To do:
1 – Reproduce a portion of the commentary on biopharmaceutical innovation character for character. Begin at "Published December 8, 2009" and stop after "incentives for innovation.".
2 – Write the next part of the commentary on protecting biopharmaceutical innovation, picking up after its final sentence.

--- Passage shown Enclosed Below ---

Research & Commentary: Innovation in Biopharmaceuticals Must Be Protected

Published December 8, 2009

Amendments to the health reform legislation making its way through the U.S. Senate would impose a 75 percent discount on biologic drugs for patients in the Medicare Part D “doughnut hole,” and would prohibit certain clinical trials for biosimilars. An amendment that would deny biologic drugs a full 12-year period without competition from biosimilars may be offered.

The hugely productive partnership between the biopharmaceutical industry and venture capital investment is at a crossroads. The future of biologic medicines depends upon preserving incentives for innovation.

Venture capital and biopharmaceutical firms have collaborated with great success in the development of groundbreaking medications that have helped millions of patients treat and defend against life-threatening diseases. That partnership cannot continue to thrive, however, if innovator companies and their capital investors are not given sufficient intellectual property protections.

If the paths of venture capital and the biopharmaceutical industry it has fostered diverge, the patients who depend on lifesaving biologics will suffer. As Ruth Hoffman, executive director of Candlelighters Childhood Cancer Foundation, observed during her May 2, 2007 testimony before the House Energy and Commerce Subcommittee on Health, “A policy that produces more copies and less innovation will not help the children and their families living with cancer. For me, and for parents I represent, life-saving trumps cost-saving any day.”

--- End of Enclosed Passage shown ---
--- Data extracts Enclosed Below ---

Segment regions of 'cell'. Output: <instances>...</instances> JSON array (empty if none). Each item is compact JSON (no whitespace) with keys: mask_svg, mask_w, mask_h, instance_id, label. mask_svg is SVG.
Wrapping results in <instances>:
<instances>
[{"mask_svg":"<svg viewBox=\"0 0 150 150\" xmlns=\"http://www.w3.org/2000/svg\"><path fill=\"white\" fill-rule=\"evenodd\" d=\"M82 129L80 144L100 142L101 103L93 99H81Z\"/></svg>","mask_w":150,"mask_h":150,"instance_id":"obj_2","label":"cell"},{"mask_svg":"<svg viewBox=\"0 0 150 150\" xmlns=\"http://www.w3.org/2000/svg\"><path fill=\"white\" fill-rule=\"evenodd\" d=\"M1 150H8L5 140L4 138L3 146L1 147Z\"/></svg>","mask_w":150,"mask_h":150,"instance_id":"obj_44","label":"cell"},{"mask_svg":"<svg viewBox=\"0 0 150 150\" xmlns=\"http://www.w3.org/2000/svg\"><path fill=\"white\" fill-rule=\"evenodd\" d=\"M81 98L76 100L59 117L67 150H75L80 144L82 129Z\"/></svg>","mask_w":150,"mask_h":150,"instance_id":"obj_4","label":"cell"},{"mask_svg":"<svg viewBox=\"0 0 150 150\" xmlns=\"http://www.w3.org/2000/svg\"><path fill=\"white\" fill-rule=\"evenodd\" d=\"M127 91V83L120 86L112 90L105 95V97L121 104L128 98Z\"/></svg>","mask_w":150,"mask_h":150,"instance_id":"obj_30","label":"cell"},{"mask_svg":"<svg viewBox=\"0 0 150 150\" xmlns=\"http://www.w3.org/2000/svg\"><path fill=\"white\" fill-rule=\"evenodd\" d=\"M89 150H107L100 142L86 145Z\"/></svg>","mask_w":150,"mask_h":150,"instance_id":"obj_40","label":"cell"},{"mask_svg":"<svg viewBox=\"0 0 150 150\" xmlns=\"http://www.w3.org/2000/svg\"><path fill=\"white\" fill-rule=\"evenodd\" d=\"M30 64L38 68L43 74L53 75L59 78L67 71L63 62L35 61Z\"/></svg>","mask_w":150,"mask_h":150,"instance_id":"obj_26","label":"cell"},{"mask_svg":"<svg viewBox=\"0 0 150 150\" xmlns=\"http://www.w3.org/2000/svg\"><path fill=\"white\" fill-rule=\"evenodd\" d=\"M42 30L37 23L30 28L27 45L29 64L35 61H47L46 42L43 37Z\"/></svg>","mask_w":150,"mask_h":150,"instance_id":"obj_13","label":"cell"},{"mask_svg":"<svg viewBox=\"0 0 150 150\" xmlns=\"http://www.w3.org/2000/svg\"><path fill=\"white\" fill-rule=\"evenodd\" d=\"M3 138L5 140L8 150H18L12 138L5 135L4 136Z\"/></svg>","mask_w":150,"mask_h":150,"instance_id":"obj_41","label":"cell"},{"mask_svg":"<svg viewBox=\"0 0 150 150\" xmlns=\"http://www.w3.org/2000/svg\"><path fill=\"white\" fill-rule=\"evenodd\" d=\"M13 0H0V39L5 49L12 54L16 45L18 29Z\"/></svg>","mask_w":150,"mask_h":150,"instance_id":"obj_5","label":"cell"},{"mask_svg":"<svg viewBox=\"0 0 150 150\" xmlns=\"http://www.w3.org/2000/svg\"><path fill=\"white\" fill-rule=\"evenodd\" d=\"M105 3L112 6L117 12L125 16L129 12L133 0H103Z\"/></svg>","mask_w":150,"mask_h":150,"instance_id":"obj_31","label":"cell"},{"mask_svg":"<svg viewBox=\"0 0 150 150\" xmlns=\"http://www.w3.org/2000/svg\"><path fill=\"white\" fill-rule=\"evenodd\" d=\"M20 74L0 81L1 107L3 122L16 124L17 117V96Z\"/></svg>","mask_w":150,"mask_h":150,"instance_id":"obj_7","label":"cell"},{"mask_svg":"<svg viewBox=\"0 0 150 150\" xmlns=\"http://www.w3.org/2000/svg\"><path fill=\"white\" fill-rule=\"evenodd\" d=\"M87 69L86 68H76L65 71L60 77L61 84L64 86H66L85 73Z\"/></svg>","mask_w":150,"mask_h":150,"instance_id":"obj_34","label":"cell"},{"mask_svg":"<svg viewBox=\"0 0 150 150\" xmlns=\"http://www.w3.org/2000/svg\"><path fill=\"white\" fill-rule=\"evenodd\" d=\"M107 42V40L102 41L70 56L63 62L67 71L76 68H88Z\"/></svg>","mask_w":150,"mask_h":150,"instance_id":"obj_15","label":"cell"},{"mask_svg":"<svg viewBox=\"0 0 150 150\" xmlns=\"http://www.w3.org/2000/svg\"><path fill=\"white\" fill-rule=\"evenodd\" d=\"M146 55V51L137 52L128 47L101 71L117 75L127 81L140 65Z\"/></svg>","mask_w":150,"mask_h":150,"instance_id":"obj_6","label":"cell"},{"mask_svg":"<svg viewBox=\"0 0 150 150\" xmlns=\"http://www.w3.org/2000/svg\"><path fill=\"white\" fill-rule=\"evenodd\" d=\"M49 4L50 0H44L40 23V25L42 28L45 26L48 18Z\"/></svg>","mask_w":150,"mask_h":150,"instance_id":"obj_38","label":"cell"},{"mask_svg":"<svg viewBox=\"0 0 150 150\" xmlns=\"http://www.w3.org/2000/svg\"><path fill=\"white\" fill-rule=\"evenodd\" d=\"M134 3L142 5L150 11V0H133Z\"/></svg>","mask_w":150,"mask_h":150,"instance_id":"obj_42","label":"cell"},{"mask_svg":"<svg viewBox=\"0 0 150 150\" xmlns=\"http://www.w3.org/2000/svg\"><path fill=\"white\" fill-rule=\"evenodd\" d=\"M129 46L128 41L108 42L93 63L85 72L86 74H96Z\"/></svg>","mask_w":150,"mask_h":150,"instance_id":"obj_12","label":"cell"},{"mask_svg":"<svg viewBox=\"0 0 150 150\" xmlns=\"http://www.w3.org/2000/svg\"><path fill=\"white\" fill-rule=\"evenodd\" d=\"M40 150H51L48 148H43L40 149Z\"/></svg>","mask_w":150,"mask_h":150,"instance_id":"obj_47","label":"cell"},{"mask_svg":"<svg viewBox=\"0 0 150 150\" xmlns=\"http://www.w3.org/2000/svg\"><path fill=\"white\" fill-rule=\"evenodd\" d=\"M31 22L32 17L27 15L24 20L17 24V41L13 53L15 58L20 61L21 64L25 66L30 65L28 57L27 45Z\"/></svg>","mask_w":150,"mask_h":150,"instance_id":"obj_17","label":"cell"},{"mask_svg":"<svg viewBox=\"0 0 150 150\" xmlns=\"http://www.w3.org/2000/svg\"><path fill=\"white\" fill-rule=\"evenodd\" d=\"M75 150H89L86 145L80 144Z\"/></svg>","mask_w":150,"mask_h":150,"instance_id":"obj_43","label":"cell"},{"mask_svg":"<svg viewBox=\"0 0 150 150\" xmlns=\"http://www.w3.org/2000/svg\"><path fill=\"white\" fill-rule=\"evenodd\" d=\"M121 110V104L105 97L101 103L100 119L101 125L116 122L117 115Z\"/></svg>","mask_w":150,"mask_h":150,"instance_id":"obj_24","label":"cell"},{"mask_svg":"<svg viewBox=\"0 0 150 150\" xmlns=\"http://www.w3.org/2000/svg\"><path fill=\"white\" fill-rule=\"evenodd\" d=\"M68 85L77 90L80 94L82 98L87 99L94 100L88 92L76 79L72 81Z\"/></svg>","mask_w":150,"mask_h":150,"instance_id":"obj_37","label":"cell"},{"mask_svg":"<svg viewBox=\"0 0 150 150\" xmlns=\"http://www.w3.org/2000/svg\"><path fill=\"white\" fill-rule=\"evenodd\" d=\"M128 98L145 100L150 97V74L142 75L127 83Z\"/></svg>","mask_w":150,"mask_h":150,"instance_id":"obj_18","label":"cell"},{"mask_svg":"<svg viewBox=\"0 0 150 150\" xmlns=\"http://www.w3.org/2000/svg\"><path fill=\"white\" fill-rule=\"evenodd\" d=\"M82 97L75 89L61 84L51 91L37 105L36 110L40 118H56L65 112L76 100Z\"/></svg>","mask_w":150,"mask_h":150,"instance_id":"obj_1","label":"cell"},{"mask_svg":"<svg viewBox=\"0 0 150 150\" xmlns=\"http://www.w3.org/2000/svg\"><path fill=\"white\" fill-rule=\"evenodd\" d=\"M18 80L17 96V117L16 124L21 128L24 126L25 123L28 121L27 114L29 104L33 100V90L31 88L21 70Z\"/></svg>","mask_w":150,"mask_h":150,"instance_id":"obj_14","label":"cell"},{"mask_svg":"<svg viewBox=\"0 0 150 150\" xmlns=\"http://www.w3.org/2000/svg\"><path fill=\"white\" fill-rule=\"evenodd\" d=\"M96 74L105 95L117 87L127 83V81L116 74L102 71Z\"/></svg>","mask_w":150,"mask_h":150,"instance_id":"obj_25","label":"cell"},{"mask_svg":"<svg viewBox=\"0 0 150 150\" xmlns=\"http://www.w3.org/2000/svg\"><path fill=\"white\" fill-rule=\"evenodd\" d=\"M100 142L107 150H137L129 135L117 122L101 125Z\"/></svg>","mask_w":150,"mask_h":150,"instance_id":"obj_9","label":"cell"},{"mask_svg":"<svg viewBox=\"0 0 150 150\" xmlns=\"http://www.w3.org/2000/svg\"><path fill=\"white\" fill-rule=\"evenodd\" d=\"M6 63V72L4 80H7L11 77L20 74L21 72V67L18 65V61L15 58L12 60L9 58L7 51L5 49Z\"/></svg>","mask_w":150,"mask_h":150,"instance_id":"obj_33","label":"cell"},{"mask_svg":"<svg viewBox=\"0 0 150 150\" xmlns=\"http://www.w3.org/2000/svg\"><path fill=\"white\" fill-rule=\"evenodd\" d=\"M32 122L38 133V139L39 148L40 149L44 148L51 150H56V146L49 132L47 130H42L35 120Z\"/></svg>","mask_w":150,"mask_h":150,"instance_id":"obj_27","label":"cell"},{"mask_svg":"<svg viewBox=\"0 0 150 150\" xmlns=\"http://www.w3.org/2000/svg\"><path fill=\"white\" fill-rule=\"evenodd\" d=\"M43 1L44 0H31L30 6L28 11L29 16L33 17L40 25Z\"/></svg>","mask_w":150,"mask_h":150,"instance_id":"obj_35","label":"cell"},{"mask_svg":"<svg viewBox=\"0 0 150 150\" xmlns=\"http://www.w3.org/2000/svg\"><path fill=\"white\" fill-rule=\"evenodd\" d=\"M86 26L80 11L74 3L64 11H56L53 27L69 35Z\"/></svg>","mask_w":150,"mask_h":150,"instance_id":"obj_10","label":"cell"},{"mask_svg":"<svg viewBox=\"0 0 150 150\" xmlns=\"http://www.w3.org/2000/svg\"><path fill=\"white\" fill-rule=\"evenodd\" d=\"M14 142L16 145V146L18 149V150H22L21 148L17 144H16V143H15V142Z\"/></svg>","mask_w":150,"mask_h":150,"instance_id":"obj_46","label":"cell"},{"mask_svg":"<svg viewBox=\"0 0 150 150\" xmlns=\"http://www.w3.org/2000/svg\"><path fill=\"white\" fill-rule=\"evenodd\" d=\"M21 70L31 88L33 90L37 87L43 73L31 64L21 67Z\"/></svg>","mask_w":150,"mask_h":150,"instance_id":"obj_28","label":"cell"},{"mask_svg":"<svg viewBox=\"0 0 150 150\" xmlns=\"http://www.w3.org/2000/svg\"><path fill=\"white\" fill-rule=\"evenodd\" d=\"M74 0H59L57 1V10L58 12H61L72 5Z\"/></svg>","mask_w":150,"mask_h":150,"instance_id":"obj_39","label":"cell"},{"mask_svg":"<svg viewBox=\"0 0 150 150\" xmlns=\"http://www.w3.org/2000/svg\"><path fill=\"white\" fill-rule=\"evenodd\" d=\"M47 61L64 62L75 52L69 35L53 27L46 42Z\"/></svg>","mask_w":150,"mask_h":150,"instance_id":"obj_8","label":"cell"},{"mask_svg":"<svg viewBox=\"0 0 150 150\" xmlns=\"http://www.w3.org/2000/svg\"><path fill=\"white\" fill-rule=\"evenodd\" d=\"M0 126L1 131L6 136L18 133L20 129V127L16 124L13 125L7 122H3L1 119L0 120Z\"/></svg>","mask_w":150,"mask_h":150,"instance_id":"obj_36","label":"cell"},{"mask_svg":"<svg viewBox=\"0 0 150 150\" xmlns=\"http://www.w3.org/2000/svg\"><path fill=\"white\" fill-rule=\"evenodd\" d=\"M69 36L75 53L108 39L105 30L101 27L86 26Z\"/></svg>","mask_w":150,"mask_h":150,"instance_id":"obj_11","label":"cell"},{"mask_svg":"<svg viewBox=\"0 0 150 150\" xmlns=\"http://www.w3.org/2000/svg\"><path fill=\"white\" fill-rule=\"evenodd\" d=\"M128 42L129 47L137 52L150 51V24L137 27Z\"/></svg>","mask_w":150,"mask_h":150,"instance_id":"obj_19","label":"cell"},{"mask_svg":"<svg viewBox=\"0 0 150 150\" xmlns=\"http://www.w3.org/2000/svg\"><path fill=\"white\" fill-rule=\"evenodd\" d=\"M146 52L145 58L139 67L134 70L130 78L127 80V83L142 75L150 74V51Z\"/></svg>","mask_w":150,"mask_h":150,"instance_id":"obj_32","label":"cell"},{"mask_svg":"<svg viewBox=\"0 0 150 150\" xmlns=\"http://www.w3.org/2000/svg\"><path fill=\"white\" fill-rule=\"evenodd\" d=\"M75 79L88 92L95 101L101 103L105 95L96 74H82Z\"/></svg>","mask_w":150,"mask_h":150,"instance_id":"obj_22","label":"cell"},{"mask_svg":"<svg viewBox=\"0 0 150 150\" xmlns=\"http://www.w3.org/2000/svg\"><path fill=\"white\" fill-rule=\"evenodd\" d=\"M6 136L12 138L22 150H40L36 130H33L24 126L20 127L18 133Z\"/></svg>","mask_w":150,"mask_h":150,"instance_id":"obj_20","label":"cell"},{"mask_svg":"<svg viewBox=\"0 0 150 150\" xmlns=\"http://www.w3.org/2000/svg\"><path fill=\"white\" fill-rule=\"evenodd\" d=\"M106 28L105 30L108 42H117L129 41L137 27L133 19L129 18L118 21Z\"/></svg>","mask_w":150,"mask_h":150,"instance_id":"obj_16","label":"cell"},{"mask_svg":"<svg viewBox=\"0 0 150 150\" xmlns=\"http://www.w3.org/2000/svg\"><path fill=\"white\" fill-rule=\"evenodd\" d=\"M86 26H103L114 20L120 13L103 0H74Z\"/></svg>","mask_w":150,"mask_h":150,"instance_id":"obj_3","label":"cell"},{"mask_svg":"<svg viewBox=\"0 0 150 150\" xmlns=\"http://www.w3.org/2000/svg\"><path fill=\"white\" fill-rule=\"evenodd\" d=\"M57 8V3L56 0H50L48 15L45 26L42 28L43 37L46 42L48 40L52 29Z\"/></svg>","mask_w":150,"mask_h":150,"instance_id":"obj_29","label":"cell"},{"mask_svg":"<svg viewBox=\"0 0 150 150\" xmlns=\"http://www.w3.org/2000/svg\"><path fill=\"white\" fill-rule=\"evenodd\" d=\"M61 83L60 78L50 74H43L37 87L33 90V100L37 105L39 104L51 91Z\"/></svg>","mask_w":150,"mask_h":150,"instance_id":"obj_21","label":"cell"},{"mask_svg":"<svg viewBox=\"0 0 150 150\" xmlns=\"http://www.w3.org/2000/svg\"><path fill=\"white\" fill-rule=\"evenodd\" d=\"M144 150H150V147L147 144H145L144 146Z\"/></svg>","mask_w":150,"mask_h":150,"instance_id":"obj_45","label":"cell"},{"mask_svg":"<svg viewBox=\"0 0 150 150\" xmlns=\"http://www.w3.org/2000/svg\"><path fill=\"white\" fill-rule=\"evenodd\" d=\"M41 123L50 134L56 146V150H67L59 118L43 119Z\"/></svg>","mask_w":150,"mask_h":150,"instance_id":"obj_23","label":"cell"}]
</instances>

--- End of Enclosed Data extracts ---

Answers in order:
1 –
Published December 8, 2009

Amendments to the health reform legislation making its way through the U.S. Senate would impose a 75 percent discount on biologic drugs for patients in the Medicare Part D “doughnut hole,” and would prohibit certain clinical trials for biosimilars. An amendment that would deny biologic drugs a full 12-year period without competition from biosimilars may be offered.

The hugely productive partnership between the biopharmaceutical industry and venture capital investment is at a crossroads. The future of biologic medicines depends upon preserving incentives for innovation.

2 –
A model for approving biosimilars must include adequate protections for the innovators so as to provide incentives for continued innovation, or future cures may never materialize. A model with sufficient incentives for innovation would address the timely resolution of patent disputes and provide adequate protection for the data developed to secure FDA approval of the innovator’s product. Data developed over many years and at great expense to the innovator must be protected from use by others for a reasonable period of time in order to give the innovator an opportunity to recover its investment. A period of 12 to 14 years of data exclusivity is appropriate and has precedent in the 1984 Hatch-Waxman Act.

The FDA has acknowledged the importance of preserving innovation incentives. Speaking at the Biogenerics 2008 conference at Northeastern University, the FDA’s deputy commissioner for policy, Randall Lutter, said,

“We need a system that balances the need for access to drugs with incentives for innovation. That means including an appropriate number of years of data exclusivity, as well as some additional protection to provide innovators with an incentive to seek approval for additional indications.”

The United States is the world leader in biotech and pharmaceutical research. The biopharmaceutical industry is primarily made up of small startups that rely on external investment to conduct research. Biopharmaceutical research is inherently high-risk, aiming at complex solutions and often missing the mark. If we expect the private sector to replant the seeds for tomorrow’s cures, we need to preserve a fertile investment environment that includes incentives for high-cost, high-risk research.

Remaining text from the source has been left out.